Given instruction A: According to the article on Sony's Barcelona plant, how many television sets does the plant produce each year?
Given instruction B: Go on with the article about Sony's pay-freeze agreement, starting after its last sentence.

Document passage:
----
Sony agrees to maintain jobs in return for pay freeze

Global manufacturer of audio, video and IT products Sony has agreed to present a viability plan for the continuity of its Barcelona plant, in exchange for longer working hours and a pay freeze. The agreement will preserve numerous jobs, as redundancies should now affect at most 93 workers rather than 275 persons, as first feared. Other companies have noted the strategy at Sony.

On 29 January 2009, the management and trade union representatives of the Sony plant in Viladecavalls in the province of Barcelona in northeast Spain reached a preliminary agreement (in Spanish, 7Kb PDF) involving the withdrawal of the redundancy procedure affecting 275 workers that the company had presented in December 2008. Sony is a leading global manufacturer of audio, video, communications and information technology (IT) products. Its Barcelona plant produces two million television sets a year and has a workforce of about 1,300 people.

Redundancy plans

Sony’s announcement of the redundancy procedure in December 2008 fell within the framework of the company’s global restructuring (see ERM fact sheet) and came five months after the failure to reach an agreement on the viability of the plant with trade union representatives. From the outset, the management proposed a pay freeze as part of a cost-reduction plan that would allow the Barcelona plant to reach a similar cost level to that of other Sony factories in Europe, particularly that of the plant in the city of Nitra in western Slovakia.

The trade unions were concerned about the possible relocation of production to the Nitra plant when the latter site reached full production capacity. In fact, the company in Spain plans to divest some logistics activities to another subsidiary. This new company will incorporate the 160 workers who currently perform logistics operations at Sony together with the rest of the subcontracted staff, to reach a total of 213 workers.

In response to the controversy raised by the announcement of the redundancy procedure, the management has repeatedly denied plans to relocate and has assured regional government representatives of its commitment to the future viability of the plant in Barcelona. One week after the presentation of the procedure, the management proposed a voluntary redundancy plan for 150 workers as an alternative way to solve the problem of the surplus workforce. The trade unions have warned that, in a company like Sony where the workforce is predominantly female, such measures may lead many women to abandon the labour market.

Content of agreement

The agreement includes Sony’s commitment to keep the plant in operation for 2009 and 2010, with a level of production of 1.5 million units unless a sharp decline occurs in market demand. This equates to maintaining a minimum workforce of 1,000 persons. The company’s commitment is linked to a pay freeze during this period and a maximum working time of 1,750 hours per worker, which represents an increase of 40 hours over the two years.
----
Entries from a data source:
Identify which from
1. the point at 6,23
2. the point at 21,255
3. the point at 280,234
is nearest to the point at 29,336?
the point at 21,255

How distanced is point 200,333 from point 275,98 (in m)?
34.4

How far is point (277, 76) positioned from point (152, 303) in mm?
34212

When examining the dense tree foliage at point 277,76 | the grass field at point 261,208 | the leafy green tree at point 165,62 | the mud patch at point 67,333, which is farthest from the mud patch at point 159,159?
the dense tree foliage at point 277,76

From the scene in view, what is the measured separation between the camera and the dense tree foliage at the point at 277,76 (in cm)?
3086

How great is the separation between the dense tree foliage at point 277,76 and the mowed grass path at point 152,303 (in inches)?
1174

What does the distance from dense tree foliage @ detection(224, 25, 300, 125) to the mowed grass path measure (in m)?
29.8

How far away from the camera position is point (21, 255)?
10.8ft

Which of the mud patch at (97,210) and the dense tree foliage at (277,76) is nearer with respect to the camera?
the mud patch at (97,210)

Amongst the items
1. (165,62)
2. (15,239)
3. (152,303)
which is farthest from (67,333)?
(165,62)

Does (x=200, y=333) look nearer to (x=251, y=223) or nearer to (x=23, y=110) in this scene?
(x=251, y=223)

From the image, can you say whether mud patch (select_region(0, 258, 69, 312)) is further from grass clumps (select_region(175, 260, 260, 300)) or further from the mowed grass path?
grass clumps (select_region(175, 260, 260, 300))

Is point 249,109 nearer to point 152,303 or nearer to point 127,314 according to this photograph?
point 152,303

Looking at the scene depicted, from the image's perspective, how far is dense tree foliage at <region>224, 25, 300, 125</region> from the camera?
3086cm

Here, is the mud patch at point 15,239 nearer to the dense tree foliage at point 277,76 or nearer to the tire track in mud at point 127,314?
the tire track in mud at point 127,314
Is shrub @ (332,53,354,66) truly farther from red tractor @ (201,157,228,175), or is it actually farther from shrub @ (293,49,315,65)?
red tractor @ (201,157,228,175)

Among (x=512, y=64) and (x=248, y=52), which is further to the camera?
----
Answer A: Two million.

Answer B:
Although the company has withdrawn the redundancy procedure, it has allowed a six-month period for workers to take voluntary redundancy in order to reduce the workforce by 93 persons; the management considers that this number of workers is surplus to requirements.

Sony has also agreed to continue with the innovation projects that are currently underway and to introduce technological improvements and new investment to ensure the maintenance of industrial competitiveness and the future viability of the plant. Furthermore, the signatories have decided to set up a joint commission to monitor the fulfilment of the agreement.


The trade unions that signed the agreement – the General Workers’ Confederation (Unión General de Trabajadores, UGT) and the Trade Union Confederation of Workers’ Commissions (Confederación Sindical de Comisiones Obreras, CCOO) – have praised the initiative because it involves maintaining jobs and offers a plan for the future viability of the company in the region.

Sony’s example has been observed in other large companies facing the need to reduce costs. In the first few months of 2009, the car manufacturer SEAT and the IT company Hewlett-Packard have proposed agreements based on pay cuts as an alternative to job losses; however, the proposals have not always met with the approval of the trade unions. The unions were divided at SEAT, where – in a referendum held in late March 2009 – the workers approved a pay freeze for 2009, which was one of the conditions that the company had stipulated as part of considering the manufacture of a new car model at its plant in Martorell near Barcelona. CCOO representatives at SEAT initially rejected the pay freeze proposed by UGT, the majority trade union on the workers’ committee, claiming that – unlike at Sony – the company was offering nothing definite in exchange. However, after the referendum, CCOO also decided to accept the pay freeze.

Juan Arasanz Díaz, QUIT, University Autònoma of Barcelona (UAB)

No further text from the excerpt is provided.